### What is being asked
Gather all lines in the entries below that include the word "trap".

### Recorded information
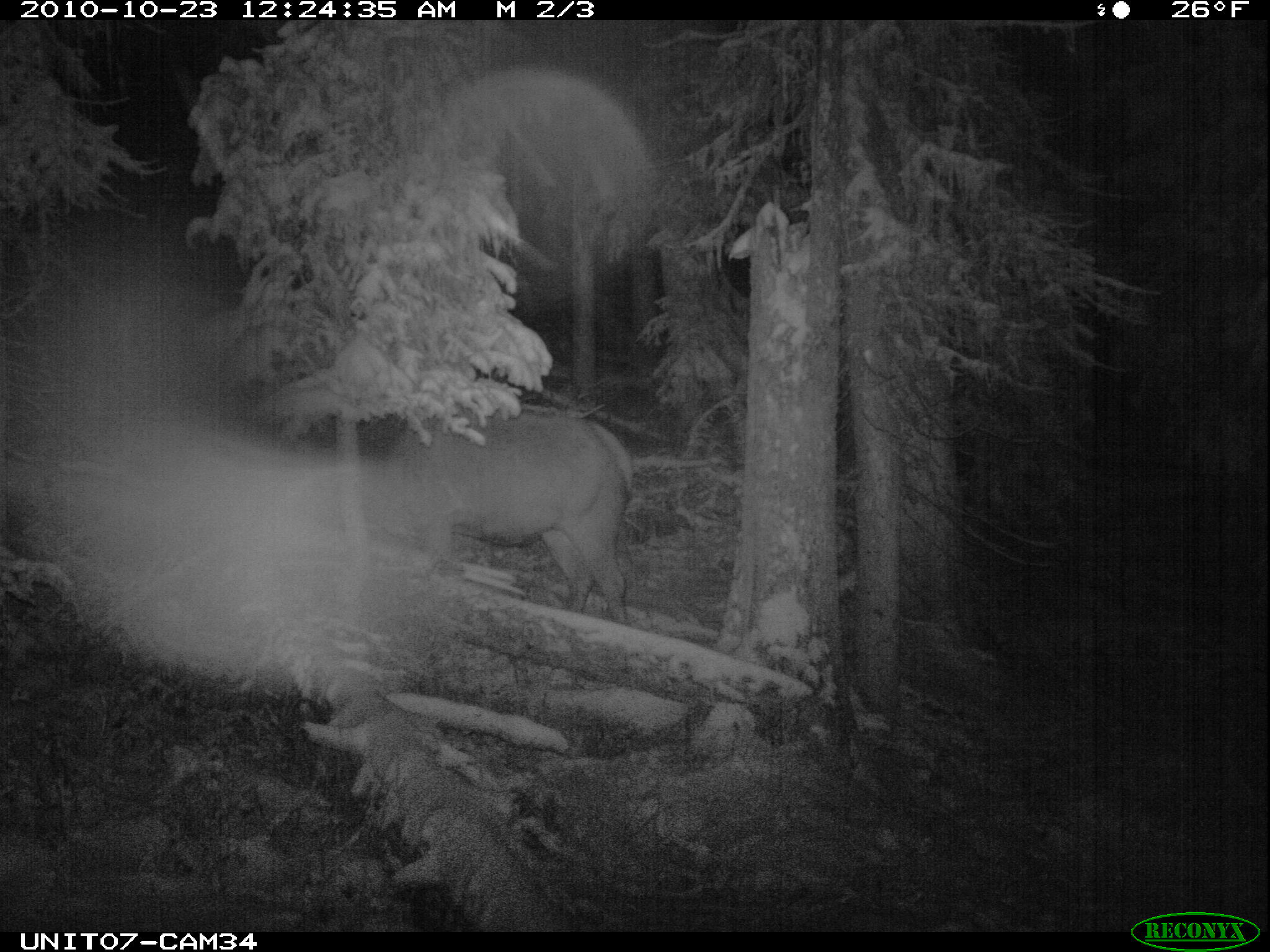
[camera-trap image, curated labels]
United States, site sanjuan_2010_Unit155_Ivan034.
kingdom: Animalia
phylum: Chordata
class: Mammalia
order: Artiodactyla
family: Cervidae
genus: Cervus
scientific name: Cervus elaphus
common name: red deer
Cervus elaphus (red deer).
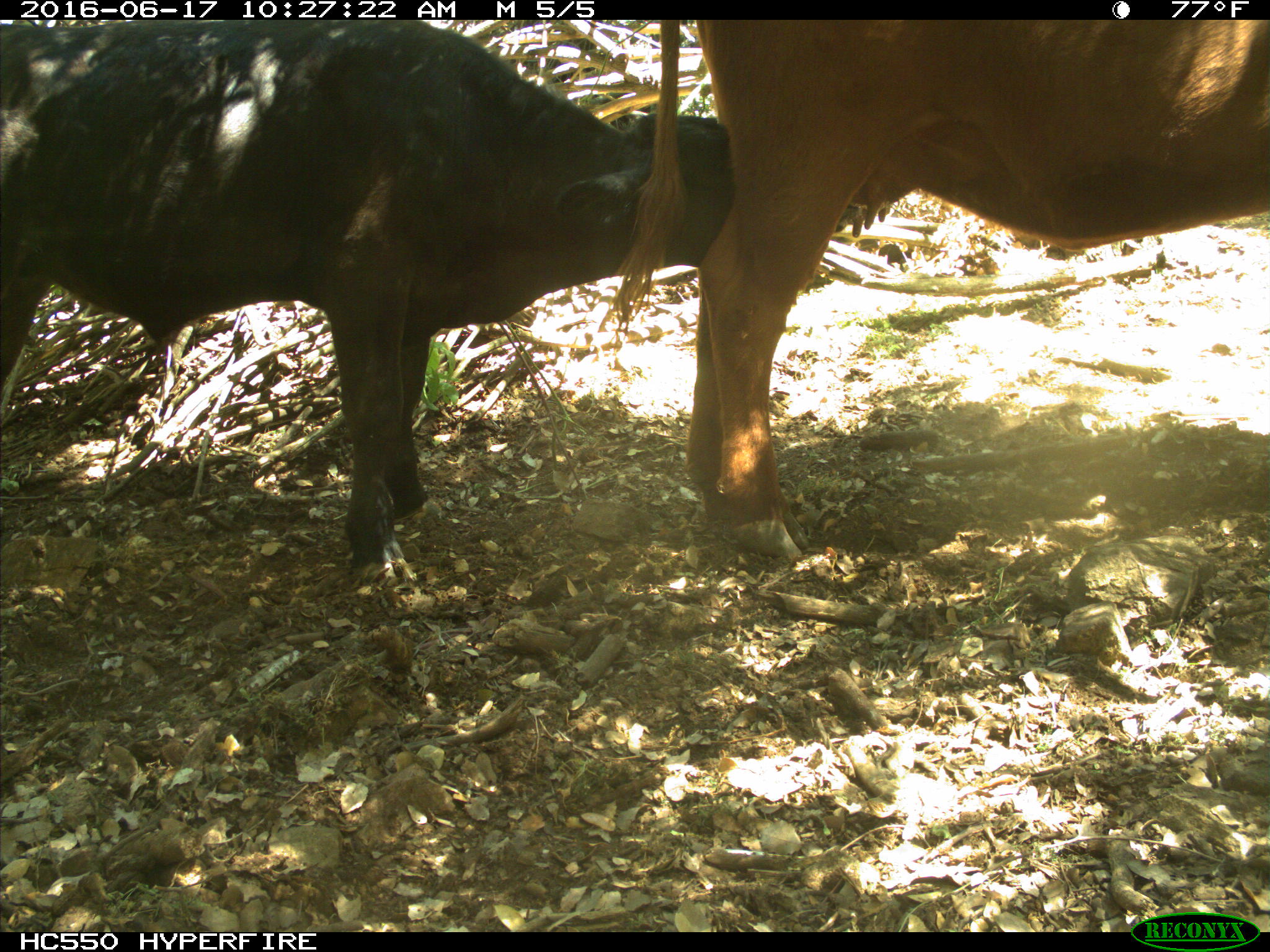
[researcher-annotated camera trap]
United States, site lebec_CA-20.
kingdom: Animalia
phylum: Chordata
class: Mammalia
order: Artiodactyla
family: Bovidae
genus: Bos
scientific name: Bos taurus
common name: domestic cow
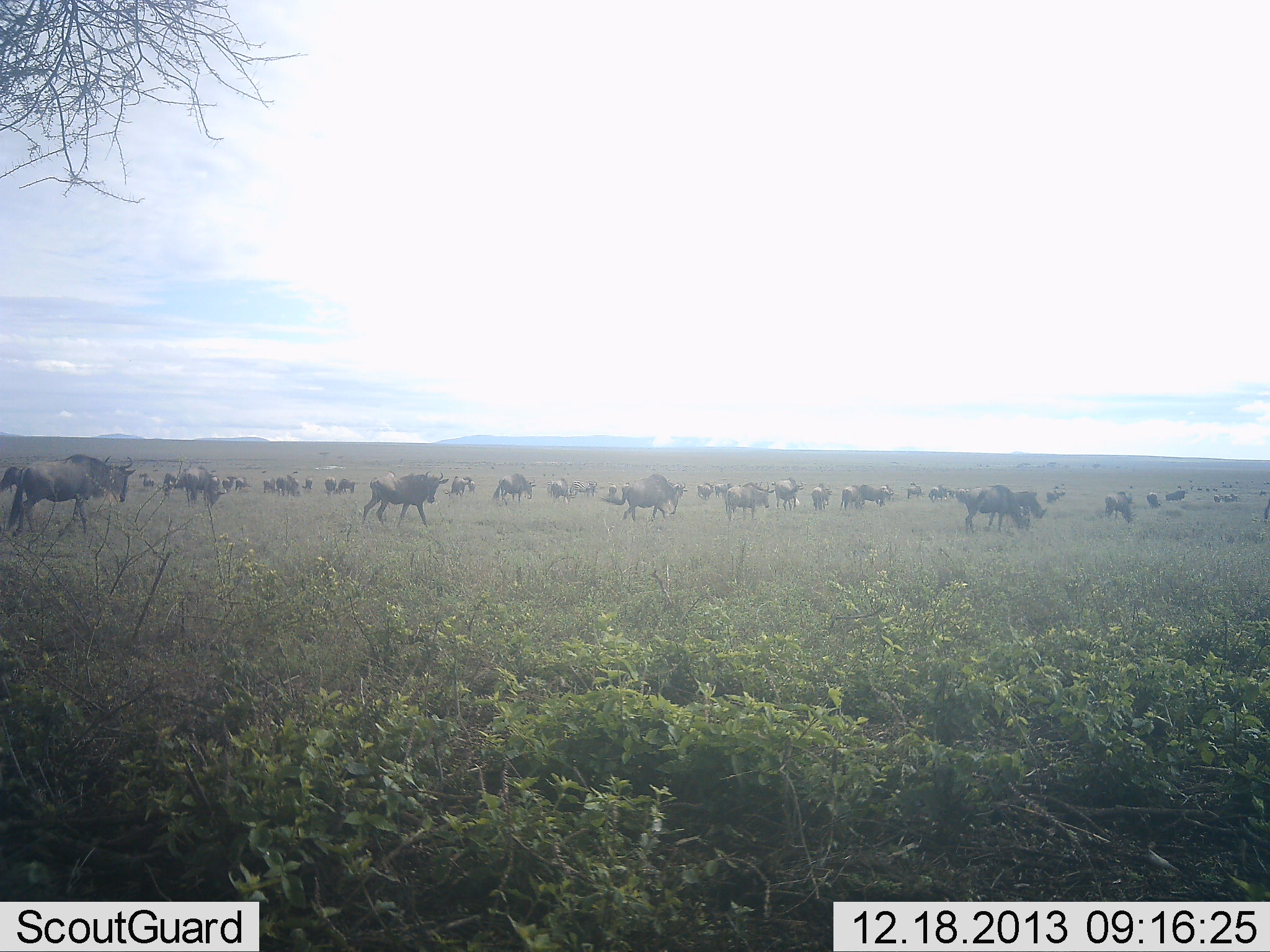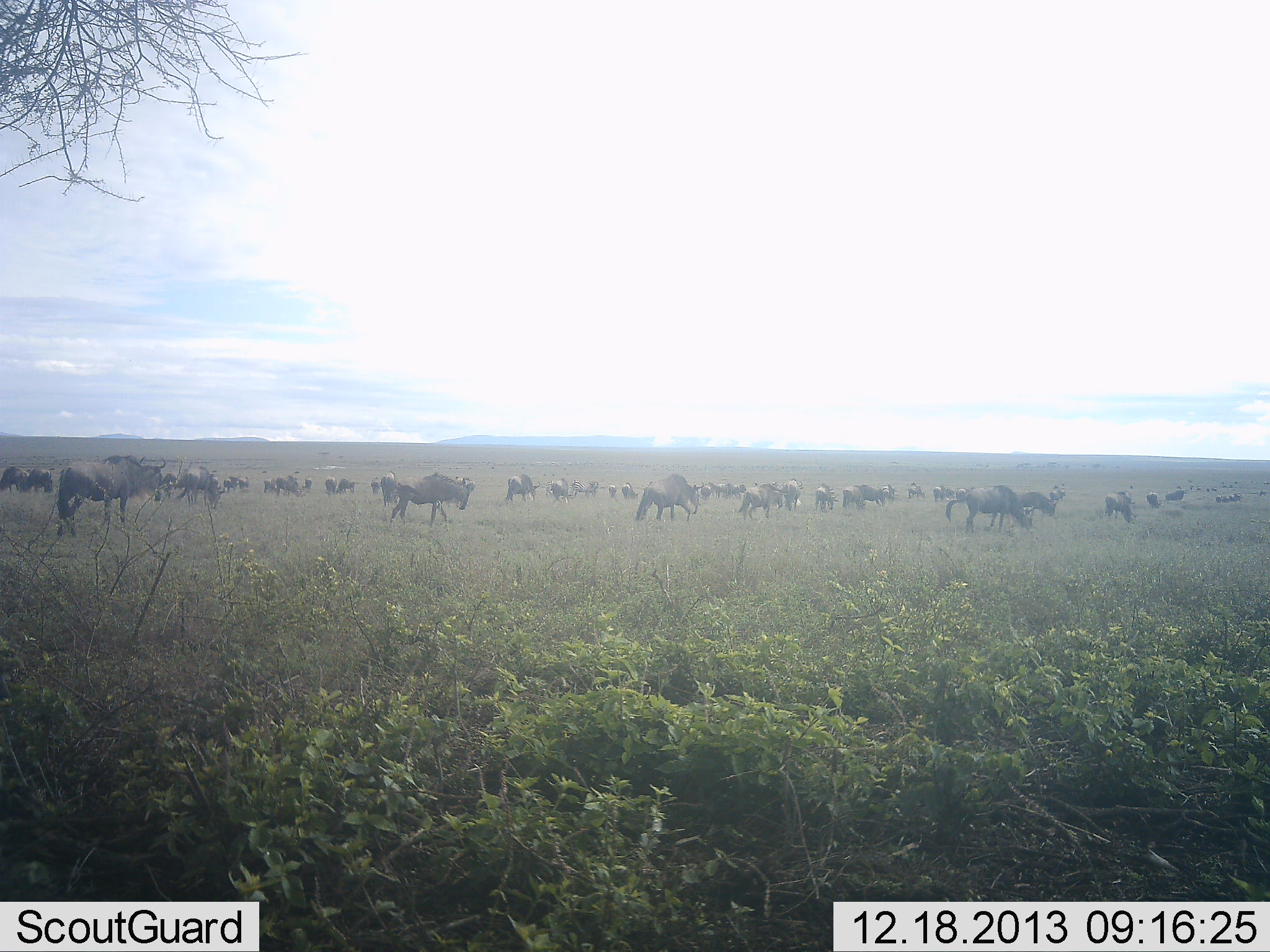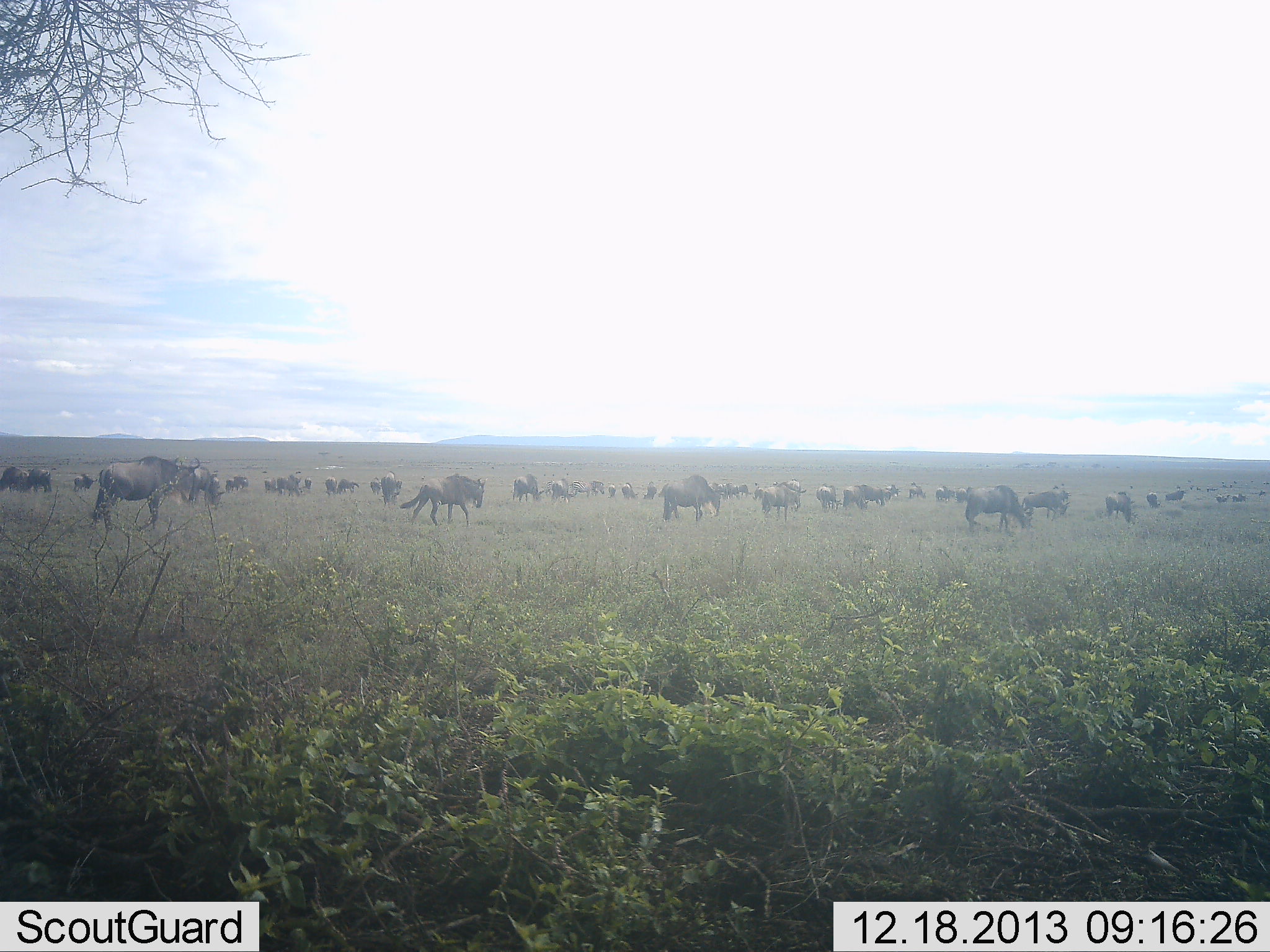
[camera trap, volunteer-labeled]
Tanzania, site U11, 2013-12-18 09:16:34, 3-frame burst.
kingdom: Animalia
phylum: Chordata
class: Mammalia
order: Artiodactyla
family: Bovidae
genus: Connochaetes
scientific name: Connochaetes taurinus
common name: blue wildebeest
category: wildebeest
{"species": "wildebeest (blue wildebeest) (Connochaetes taurinus)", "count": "51+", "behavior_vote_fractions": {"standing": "40%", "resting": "0%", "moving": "70%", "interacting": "0%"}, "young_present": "0%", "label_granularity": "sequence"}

### The answer
[camera-trap image, curated labels]
[researcher-annotated camera trap]
[camera trap, volunteer-labeled]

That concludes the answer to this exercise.